Gluten Free Caramel Chocolate Chip Brownies
3/4 cup gluten free all purpose flour
1 cup white sugar
5 tablespoons good quality cocoa powder (if I believed in puffy hearts, I would puffy heart Valhrona)
1 teaspoon salt
1/4 teaspoon baking soda
1/2 cup refined coconut oil
2 tablespoons vegetable oil (optional)
2 eggs
1 teaspoon vanilla
1/2 cup chocolate chips
1/2 cup caramel bits
Heat oven to 350 degrees. Grease an 8×8 square pan. Make a foil sling, place it in the pan, and spray it with cooking spray as well. In a glass bowl on a pot of water (double boiler) heat the coconut oil and the cocoa powder until melted and combined. Remove from heat. Stir in sugar. Add vanilla and stir until combined. Add eggs one at a time and store until just combined after each one. Add flour, salt, and baking soda and stir until just combined.
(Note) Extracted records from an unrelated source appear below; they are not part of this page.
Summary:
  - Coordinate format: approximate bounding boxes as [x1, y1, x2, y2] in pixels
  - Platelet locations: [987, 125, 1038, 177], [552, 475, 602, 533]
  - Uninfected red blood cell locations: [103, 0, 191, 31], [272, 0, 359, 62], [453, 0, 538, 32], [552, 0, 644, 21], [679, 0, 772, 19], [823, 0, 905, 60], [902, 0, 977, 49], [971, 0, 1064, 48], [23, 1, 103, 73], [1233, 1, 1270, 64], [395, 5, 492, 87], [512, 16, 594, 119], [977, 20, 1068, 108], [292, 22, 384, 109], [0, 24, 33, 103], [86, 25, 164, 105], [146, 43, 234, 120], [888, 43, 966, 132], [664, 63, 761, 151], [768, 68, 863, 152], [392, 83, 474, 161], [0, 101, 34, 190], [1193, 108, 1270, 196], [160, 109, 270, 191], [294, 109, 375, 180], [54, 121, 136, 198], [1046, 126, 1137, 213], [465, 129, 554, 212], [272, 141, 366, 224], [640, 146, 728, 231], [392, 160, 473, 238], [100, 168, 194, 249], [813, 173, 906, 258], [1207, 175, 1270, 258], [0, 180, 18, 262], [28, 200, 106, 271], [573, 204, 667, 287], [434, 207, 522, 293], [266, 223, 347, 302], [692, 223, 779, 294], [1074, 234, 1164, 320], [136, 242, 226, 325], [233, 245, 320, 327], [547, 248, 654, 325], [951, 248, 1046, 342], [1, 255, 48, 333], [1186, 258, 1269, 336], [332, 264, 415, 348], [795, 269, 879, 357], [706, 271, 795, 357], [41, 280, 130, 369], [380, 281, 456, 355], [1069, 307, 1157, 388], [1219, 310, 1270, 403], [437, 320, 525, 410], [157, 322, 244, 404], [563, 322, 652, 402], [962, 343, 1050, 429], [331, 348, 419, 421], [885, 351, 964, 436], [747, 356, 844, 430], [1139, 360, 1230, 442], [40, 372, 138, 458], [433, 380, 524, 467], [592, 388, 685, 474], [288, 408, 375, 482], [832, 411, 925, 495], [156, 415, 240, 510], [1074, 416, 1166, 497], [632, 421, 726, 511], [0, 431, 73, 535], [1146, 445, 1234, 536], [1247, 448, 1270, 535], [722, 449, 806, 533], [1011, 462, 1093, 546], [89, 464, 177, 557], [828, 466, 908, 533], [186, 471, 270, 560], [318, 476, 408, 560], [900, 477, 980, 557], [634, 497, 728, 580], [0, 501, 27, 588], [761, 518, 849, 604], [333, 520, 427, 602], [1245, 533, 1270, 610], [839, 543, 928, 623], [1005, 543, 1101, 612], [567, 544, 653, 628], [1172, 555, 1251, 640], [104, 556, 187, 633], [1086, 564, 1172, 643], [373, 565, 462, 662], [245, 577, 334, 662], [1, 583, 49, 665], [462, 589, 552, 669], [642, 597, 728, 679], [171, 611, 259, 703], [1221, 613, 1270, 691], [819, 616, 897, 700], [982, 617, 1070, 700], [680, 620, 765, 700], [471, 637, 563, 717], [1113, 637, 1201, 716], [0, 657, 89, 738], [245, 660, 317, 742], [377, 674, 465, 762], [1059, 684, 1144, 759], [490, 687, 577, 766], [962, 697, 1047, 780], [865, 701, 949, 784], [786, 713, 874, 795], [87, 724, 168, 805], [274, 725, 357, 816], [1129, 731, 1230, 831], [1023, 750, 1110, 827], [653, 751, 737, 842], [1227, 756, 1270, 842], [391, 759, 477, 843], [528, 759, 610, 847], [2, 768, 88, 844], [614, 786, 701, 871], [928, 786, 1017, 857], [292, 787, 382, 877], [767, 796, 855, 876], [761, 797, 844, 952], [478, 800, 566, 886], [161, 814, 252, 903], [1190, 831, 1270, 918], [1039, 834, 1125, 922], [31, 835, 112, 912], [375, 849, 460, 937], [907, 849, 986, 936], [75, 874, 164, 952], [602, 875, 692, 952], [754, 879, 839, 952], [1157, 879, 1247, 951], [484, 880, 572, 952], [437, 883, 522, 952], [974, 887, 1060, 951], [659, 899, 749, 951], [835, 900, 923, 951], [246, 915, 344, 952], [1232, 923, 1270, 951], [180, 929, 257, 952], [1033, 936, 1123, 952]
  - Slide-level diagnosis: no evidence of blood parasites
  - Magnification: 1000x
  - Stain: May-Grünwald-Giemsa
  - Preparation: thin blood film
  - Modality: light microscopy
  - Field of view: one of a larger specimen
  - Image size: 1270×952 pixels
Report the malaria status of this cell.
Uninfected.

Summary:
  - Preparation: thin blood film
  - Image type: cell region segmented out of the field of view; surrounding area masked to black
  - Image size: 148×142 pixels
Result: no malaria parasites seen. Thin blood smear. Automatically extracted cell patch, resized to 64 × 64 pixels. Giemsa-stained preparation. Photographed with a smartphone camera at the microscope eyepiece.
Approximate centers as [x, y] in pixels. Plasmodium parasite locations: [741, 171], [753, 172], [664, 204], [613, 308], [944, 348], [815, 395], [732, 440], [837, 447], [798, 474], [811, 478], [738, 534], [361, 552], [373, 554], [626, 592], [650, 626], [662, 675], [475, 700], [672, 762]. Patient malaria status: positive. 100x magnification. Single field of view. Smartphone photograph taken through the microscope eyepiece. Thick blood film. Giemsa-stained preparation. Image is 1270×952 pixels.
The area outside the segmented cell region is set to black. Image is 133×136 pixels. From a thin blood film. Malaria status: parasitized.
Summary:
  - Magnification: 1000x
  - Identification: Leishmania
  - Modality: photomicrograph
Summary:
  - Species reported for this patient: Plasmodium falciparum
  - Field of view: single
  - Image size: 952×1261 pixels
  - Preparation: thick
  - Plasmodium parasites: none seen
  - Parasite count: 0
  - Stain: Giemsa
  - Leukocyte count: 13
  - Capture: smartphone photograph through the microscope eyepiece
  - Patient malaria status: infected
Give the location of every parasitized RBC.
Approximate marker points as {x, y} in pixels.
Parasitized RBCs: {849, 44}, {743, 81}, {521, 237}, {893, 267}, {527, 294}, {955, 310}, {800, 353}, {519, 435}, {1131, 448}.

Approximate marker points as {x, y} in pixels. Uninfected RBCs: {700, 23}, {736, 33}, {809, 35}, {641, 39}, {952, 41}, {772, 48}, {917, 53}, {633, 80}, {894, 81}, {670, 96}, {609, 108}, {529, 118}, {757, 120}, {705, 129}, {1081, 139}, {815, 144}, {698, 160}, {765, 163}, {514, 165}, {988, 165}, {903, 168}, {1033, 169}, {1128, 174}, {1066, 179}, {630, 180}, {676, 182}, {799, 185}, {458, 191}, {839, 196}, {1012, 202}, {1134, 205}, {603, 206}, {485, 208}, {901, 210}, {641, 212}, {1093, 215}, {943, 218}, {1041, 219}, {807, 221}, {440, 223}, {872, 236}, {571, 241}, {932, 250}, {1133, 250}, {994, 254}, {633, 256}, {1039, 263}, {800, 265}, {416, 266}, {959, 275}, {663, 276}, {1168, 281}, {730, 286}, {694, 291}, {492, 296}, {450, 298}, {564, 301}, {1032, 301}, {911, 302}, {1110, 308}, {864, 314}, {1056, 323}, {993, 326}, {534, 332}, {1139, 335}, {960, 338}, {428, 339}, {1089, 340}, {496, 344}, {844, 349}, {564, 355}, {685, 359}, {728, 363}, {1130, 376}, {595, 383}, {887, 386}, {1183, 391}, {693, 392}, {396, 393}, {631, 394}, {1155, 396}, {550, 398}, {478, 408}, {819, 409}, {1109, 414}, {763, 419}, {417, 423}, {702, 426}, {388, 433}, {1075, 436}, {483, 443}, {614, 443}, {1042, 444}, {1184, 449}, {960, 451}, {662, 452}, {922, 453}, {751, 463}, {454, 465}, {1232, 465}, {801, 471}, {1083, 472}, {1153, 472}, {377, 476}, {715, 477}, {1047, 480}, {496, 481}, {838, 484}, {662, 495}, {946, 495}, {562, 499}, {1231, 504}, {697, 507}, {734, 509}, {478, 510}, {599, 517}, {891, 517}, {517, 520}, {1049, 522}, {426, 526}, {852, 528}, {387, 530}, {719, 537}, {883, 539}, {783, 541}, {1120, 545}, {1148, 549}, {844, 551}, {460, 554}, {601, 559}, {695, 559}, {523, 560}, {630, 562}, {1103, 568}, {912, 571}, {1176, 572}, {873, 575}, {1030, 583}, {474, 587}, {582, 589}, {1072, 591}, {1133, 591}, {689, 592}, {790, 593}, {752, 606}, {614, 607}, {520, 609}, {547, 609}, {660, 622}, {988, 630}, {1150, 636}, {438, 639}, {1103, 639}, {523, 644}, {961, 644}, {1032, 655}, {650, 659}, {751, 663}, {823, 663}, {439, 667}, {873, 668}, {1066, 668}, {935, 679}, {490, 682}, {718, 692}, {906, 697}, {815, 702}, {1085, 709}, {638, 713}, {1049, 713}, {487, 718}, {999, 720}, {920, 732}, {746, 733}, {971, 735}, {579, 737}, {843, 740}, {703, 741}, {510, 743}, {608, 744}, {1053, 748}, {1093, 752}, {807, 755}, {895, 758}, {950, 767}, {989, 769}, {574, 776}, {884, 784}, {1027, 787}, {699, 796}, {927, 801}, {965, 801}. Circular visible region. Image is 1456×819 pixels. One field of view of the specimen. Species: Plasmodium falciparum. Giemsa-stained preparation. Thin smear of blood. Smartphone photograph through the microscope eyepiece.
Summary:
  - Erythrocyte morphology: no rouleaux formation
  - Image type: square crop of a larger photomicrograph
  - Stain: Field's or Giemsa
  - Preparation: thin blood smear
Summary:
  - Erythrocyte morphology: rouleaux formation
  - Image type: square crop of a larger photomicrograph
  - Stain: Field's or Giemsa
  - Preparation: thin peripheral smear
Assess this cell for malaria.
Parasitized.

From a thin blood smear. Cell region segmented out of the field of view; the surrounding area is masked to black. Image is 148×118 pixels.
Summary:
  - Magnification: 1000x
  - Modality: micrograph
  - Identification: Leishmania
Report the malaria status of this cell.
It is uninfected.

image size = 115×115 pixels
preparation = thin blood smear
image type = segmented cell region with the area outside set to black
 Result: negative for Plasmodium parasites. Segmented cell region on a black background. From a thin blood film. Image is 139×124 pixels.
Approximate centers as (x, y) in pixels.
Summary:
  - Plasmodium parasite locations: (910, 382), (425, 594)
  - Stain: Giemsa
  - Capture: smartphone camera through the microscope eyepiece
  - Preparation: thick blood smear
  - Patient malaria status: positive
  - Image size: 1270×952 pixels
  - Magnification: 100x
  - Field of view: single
At this point add the vegetable oil in the mixture doesn’t seem like it will easily spread to the corners of the the pan. Pour batter into prepared pan and sprinkle with chocolate chips and caramel bits. No need to press them in- the batter will rise up around them. Bake 20 to 25 minutes until a knife inserted in the middle comes out without batter on it (meaning crumbs are ok).